[Quoted passage]
MagazineSeptember 2003 (Vol. 14 Issue 6)First, invent the problem . . .

If I had more money than morals, the first thing I'd do is plough every last red cent of mine into a drug company

If I had more money than morals, the first thing I'd do is plough every last red cent of mine into a drug company. No other profession, to my mind, has such total success in inventing a dubious solution, manufacturing the market to peddle it to and, in the process, creating another - this time with a genuine problem (necessitating yet another of their 'solutions').

Take statin drugs. Their success is nothing less than revelatory. In the final decades of the 20th century, the public had been well primed by the notion (largely implanted in its collective mind by the drug companies) that high blood cholesterol levels were the cause of heart disease, an association that has never been proven.

After the market for cholesterol-lowering was 'created', patients were then experimented on, using a range of mostly useless drugs. Then, in 1987, the drug companies alighted upon a wonder drug. Statin drugs did indeed seem to lower cholesterol.
[/Quoted passage]
[Records provided]
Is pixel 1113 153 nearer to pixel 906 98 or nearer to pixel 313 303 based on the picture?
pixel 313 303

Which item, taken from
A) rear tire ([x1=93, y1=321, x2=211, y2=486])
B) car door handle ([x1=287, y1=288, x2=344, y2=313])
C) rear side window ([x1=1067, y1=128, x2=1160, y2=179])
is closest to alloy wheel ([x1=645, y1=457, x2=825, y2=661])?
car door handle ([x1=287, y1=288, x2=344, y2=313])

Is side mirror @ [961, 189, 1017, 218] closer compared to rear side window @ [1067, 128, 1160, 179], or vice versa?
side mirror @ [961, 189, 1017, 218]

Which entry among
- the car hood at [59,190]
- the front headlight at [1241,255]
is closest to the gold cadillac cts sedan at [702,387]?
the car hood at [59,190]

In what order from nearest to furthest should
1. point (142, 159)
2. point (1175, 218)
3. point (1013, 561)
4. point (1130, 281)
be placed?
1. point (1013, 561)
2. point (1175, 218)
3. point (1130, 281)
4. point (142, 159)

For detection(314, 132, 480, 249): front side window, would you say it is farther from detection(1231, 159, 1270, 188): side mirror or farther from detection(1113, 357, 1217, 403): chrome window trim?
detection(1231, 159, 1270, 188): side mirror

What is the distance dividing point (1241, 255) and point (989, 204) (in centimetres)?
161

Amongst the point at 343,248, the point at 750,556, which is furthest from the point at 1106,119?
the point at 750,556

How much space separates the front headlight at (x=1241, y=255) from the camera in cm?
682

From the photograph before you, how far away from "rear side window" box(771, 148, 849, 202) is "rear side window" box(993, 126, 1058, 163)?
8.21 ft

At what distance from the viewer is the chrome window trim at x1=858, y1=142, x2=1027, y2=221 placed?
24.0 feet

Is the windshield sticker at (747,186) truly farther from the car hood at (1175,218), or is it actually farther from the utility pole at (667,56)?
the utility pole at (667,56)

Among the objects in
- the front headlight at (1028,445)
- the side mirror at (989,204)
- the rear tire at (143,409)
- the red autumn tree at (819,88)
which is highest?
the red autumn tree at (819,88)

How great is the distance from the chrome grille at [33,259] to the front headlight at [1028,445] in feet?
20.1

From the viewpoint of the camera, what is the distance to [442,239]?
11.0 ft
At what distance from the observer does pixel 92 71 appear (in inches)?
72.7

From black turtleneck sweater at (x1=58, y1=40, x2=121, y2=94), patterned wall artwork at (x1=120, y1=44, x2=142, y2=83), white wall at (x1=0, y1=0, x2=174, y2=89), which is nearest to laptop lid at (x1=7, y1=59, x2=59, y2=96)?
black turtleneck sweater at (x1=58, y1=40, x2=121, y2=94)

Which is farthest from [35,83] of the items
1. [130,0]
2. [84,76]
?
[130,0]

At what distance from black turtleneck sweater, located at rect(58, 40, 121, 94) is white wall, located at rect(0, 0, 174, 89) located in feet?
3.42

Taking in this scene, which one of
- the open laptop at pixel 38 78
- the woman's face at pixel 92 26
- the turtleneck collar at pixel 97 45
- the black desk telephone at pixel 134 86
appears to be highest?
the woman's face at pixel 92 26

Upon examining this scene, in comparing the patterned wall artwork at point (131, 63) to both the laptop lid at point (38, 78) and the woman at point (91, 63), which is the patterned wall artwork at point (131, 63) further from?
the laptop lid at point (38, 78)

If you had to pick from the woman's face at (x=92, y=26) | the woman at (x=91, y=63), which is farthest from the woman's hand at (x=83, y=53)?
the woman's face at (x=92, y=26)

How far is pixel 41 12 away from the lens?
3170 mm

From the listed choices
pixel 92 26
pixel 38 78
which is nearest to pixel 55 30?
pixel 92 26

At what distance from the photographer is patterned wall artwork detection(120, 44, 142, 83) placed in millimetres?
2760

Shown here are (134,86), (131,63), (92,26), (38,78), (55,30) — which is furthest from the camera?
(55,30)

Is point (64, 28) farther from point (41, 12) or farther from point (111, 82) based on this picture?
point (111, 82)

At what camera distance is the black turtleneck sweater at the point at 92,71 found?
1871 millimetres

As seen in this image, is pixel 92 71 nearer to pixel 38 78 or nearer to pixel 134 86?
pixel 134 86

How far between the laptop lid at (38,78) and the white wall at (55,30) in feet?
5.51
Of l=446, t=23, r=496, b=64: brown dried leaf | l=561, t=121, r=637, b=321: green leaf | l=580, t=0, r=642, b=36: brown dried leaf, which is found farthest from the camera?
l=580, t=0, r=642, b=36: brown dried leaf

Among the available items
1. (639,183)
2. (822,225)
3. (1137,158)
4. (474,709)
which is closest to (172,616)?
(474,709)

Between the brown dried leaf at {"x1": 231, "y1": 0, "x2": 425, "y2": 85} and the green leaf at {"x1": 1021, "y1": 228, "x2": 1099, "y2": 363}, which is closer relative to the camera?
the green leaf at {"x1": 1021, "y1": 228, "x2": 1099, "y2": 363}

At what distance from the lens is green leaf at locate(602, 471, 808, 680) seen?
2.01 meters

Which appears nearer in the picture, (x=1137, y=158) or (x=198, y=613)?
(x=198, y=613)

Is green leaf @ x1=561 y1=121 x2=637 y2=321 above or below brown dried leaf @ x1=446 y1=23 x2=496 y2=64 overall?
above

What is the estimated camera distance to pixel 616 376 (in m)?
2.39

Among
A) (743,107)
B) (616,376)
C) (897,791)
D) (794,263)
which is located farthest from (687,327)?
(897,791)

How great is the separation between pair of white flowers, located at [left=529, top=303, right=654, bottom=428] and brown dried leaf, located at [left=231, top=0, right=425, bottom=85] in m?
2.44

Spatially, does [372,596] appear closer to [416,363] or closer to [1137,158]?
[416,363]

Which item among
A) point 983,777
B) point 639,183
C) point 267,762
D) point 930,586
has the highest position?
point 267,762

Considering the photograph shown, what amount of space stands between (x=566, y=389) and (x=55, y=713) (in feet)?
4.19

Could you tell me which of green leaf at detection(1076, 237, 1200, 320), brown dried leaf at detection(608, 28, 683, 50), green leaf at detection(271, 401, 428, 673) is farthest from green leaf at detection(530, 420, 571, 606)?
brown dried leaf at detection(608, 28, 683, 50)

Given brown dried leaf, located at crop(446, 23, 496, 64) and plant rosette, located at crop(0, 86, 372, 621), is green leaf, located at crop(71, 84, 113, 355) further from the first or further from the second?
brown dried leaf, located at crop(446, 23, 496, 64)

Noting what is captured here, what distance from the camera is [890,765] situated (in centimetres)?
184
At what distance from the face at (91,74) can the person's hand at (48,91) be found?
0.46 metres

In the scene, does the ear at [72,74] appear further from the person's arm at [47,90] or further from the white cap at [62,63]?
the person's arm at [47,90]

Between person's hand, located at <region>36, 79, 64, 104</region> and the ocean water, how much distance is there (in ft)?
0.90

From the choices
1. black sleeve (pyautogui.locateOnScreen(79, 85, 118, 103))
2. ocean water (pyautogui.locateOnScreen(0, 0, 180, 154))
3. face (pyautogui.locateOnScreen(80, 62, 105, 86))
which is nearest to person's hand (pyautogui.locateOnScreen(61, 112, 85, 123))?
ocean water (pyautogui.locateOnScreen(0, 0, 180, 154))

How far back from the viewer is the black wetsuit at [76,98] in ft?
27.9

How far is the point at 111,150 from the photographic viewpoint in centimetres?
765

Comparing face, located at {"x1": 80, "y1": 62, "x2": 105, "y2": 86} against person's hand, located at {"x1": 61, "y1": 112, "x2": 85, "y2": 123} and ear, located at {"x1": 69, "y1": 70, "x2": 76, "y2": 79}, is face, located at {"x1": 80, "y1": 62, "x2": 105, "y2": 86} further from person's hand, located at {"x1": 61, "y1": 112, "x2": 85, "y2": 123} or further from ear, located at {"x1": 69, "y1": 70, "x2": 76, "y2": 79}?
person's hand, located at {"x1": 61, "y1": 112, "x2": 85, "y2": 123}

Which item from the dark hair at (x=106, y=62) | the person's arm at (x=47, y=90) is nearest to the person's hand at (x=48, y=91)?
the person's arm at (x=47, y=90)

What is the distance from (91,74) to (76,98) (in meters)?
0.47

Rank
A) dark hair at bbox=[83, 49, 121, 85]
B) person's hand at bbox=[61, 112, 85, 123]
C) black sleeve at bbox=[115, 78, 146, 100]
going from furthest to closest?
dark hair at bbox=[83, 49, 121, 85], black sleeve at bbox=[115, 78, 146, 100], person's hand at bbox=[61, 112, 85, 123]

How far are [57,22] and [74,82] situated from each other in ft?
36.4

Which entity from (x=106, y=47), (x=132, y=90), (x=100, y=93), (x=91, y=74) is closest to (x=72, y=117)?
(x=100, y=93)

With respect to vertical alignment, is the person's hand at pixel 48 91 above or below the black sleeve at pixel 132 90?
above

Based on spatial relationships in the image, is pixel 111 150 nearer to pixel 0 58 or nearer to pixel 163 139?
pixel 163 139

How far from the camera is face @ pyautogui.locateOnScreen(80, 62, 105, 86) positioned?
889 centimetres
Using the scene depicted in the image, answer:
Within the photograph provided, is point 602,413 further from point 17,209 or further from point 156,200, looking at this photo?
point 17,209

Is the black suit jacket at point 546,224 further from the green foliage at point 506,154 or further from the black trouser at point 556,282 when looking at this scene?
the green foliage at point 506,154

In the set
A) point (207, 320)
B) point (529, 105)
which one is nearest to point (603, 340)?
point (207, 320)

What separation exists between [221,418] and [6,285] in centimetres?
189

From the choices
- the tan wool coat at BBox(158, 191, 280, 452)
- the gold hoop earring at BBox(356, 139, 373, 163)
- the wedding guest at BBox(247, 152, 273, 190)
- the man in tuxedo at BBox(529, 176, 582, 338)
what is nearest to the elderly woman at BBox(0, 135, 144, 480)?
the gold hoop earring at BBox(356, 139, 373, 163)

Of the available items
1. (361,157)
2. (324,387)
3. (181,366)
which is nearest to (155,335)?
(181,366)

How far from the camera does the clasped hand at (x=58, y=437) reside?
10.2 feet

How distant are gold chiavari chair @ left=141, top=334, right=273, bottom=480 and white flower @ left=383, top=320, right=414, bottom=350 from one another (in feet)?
[/Records provided]
Task set:
1: In the text about drug companies, the sentence beginning "No other profession" credits that profession with total success in several things. List each of them.
2: Write a continuation of the text about drug companies and statin drugs, starting after its final sentence.
The listing has no connection to the text about drug companies.

Expected responses:
1:
- Inventing a dubious solution
- Manufacturing the market to peddle it to
- Creating another problem in the process, this time a genuine one that calls for yet another of their "solutions"

2:
First, invent the problem, then produce the magic bullet.

A scant 15 years later, statins have become one of the biggest moneyspinning drugs of all time.

Although they've made a goodly number of people rich, what statins have singularly failed to do is solve the problem of heart disease. Although they seem to have some beneficial properties, these effects are modest. Far more worrying is the growing evidence indicating their role in causing heart failure.

One of the few doctors brave enough to point the finger at statins is Dr Peter Lansjoen, a cardiologist from Tyler, Texas. Lansjoen has put together astonishing evidence that statins block coenzyme Q10, which is essential for the smooth running of the muscles of the heart (see p 9). When this enzyme is deficient over the long-term, it can cause serious problems with heart rhythm and, eventually, heart failure.

According to Lansjoen, during his 17 years of practice as a cardiologist, he has seen a 'frightening increase' in heart failure after statin usage. Currently, he sees two or three new cases of what he calls 'statin cardiomyopathy' every week.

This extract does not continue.